Riemannian Geometry IV
Epiphany 2012
| Textbooks: | The content of the course can be found in any standard textbook on Riemannian Geometry, e.g. |
- M. Do Carmo, Riemannian Geometry.
- S. Gallot, D. Hulin, J. Lafontaine, Riemannian Geometry.
- J. Lee, Riemannian manifolds: an introduction to curvature.

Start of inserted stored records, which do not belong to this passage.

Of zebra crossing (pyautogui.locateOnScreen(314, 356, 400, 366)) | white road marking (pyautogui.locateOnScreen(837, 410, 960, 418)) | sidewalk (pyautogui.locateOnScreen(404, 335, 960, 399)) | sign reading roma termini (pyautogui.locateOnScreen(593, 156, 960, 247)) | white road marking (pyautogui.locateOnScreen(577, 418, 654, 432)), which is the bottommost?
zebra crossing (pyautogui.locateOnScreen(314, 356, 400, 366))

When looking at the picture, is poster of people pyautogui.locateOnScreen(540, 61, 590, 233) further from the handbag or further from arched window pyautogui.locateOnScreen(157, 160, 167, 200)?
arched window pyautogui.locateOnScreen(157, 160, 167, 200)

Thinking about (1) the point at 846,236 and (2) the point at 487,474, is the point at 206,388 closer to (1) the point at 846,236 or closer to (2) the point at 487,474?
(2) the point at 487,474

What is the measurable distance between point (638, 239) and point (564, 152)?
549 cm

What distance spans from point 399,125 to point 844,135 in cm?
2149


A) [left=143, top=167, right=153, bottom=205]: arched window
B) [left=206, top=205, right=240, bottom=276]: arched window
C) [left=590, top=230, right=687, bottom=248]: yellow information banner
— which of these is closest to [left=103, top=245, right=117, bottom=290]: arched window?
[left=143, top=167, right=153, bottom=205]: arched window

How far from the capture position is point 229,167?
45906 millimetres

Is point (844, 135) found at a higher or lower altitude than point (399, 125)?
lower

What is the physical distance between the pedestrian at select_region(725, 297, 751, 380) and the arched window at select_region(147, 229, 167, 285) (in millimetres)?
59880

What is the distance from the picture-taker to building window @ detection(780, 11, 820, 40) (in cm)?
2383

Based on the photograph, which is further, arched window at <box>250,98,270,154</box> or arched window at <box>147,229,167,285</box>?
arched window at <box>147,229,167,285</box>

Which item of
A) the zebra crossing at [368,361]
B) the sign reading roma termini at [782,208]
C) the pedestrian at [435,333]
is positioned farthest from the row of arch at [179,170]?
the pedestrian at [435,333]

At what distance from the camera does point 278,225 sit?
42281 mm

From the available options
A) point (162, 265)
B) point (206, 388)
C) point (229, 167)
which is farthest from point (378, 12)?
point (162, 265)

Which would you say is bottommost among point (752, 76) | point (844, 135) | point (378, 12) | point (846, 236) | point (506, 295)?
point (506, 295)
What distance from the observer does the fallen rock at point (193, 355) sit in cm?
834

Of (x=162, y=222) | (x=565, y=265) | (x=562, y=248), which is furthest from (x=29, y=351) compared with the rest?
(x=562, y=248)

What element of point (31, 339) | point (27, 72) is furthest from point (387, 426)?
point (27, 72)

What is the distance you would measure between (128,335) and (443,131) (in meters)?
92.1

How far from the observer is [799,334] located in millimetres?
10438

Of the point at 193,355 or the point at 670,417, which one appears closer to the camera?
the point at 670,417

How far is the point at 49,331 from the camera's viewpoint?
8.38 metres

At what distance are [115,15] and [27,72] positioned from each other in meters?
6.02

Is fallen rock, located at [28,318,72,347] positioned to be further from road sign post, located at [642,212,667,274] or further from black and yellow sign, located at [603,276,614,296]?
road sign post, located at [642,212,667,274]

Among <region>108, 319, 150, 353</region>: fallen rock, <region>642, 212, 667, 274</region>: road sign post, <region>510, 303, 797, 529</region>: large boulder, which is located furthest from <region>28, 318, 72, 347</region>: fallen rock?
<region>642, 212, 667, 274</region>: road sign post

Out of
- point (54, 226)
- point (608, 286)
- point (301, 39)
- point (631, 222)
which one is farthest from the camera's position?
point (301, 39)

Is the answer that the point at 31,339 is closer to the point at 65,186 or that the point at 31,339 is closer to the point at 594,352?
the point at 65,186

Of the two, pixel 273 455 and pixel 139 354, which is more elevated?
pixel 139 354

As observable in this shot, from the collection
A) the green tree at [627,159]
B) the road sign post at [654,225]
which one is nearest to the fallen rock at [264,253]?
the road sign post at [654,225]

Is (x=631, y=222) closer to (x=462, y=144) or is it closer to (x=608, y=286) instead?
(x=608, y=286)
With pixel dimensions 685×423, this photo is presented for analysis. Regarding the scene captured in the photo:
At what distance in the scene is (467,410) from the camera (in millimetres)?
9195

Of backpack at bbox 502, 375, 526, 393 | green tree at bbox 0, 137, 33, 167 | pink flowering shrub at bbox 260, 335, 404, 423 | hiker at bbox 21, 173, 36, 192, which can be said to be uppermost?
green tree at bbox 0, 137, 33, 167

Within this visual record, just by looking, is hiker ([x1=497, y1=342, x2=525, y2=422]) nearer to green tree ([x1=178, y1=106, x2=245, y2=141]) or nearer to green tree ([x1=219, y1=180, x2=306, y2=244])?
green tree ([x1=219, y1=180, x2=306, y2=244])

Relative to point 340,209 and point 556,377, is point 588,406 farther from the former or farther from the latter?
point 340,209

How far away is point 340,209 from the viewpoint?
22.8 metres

- P. Petersen, Riemannian Geometry.
Preliminary course content (subject to change):
Geodesics as length minimizing curves, exponential map, the Gauss lemma; geodesically complete Riemannian manifolds and Hopf-Rinow theorem; Riemannian curvature tensor, Ricci curvature, sectional curvature and scalar curvature; manifolds of positive curvature and Bonnet-Myers theorem; manifolds of nonpositive curvature and Hadamard-Cartan theorem.
Schedule:
Week 11: Overview of the first half of the course; variations of curves, length and energy, symmetry lemma
Week 12: The first variational formula of length, geodesics as critical points of length functional; exponential map, Gauss lemma
Week 13: Proof of Gauss lemma, geodesic balls; geodesically complete metric spaces, Hopf-Rinow Theorem
Week 14: Riemann curvature tensor and its properties; sectional curvature
Week 15: Sectional curvature: examples; Ricci and scalar curvature
Week 16: The second variational formula of length, Bonnet-Myers theorem
Week 17: Jacobi fields and conjugate points
Week 18: Orthogonal Jacobi fields; theorem of Hadamard-Cartan
Week 19: The sphere theorem, spaces of constant curvature, comparison triangles, theorem of Alexandrov-Toponogov
Homeworks: There will be weekly homework assignments starting from week 12.